▶ [THE PROBLEM]:
Within the records that follow, restate exactly the lines from the line with "Raspberrybrunette: Simple cheesecake" down to the line with "Wilfred Zaha Becomes", including both. Omit the pictures.

▶ [ENTRIES PROVIDED]:
[Start of section]

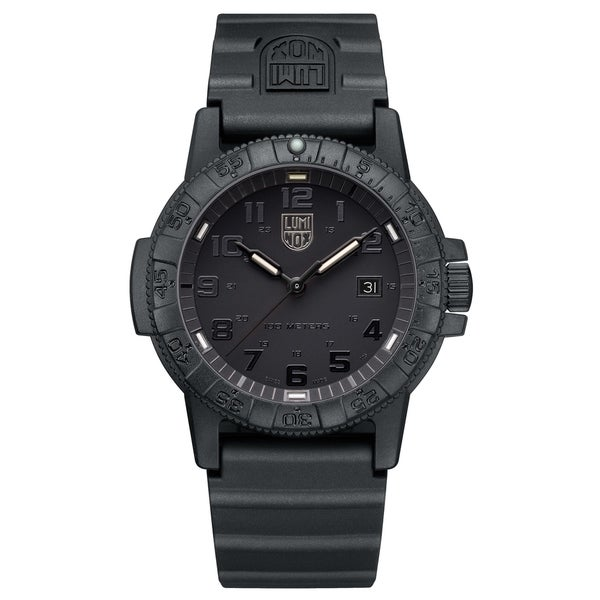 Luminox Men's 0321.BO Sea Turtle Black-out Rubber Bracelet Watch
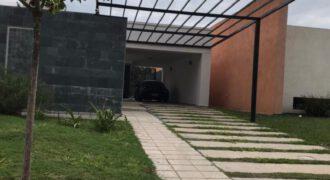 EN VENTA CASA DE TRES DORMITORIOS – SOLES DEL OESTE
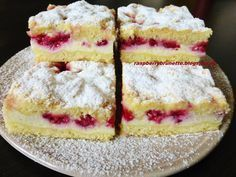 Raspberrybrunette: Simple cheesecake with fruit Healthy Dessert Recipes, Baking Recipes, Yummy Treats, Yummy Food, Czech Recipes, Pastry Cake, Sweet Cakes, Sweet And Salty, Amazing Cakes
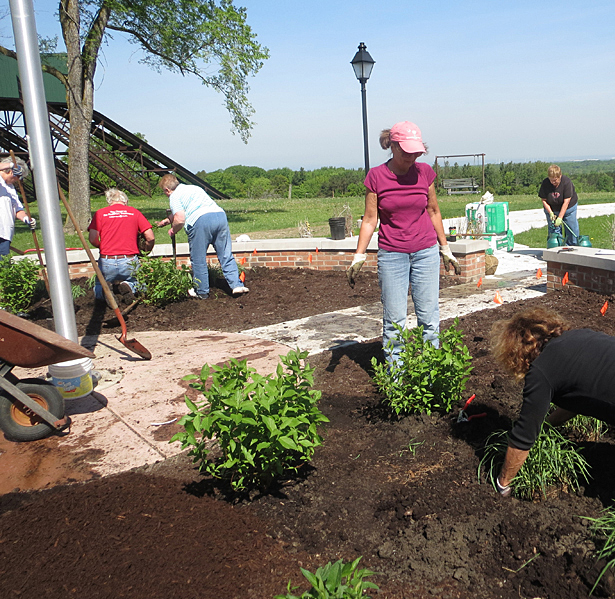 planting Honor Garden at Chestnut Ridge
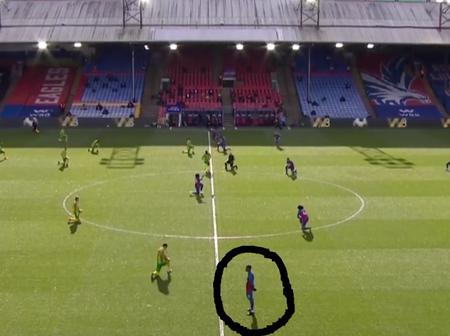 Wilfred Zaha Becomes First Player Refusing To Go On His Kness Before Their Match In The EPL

[End of section]
[Start of section]

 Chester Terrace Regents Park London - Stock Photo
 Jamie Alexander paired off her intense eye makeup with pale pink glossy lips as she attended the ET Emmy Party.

[End of section]

▶ [ANSWER BOX]:
 Raspberrybrunette: Simple cheesecake with fruit Healthy Dessert Recipes, Baking Recipes, Yummy Treats, Yummy Food, Czech Recipes, Pastry Cake, Sweet Cakes, Sweet And Salty, Amazing Cakes
 planting Honor Garden at Chestnut Ridge
 Wilfred Zaha Becomes First Player Refusing To Go On His Kness Before Their Match In The EPL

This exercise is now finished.